_DATA_:
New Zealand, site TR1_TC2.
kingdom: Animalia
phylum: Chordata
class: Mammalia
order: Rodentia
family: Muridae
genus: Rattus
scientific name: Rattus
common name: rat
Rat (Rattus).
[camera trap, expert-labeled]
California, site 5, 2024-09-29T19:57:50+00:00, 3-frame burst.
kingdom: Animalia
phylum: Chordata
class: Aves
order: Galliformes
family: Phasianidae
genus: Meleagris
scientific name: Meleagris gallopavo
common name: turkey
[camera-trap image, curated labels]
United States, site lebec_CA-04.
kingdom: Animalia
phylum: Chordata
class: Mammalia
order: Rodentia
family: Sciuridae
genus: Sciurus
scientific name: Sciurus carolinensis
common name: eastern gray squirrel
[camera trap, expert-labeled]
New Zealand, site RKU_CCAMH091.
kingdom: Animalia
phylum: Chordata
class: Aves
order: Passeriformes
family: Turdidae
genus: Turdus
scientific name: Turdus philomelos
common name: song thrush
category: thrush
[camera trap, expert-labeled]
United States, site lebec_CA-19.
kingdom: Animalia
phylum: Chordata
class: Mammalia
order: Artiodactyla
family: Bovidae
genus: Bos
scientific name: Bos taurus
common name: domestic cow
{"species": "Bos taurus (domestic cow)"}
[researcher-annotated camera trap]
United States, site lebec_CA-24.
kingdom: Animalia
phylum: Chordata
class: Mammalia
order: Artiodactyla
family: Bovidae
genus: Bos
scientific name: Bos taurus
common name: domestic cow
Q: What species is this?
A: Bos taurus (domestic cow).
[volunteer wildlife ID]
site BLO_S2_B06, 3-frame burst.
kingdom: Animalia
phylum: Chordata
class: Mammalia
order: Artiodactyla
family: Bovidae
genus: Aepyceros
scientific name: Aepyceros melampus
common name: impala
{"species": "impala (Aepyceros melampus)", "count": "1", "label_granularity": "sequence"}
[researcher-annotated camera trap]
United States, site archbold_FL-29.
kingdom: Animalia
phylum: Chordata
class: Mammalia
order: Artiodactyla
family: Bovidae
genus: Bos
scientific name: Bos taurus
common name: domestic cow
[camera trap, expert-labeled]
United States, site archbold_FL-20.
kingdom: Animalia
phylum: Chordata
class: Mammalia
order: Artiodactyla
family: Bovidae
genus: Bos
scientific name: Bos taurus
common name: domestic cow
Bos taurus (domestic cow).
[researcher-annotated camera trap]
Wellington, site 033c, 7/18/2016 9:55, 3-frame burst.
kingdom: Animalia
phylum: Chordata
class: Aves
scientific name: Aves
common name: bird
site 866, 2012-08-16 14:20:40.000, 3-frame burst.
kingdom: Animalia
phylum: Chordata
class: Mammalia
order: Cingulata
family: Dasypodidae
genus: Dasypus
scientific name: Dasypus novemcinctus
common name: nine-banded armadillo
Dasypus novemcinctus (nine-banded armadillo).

_DIRECTIONS FOR THIS TASK_:
Every line above that holds the string "melampus" should be copied out.

_OUTPUT FOR THIS EXERCISE_:
scientific name: Aepyceros melampus
{"species": "impala (Aepyceros melampus)", "count": "1", "label_granularity": "sequence"}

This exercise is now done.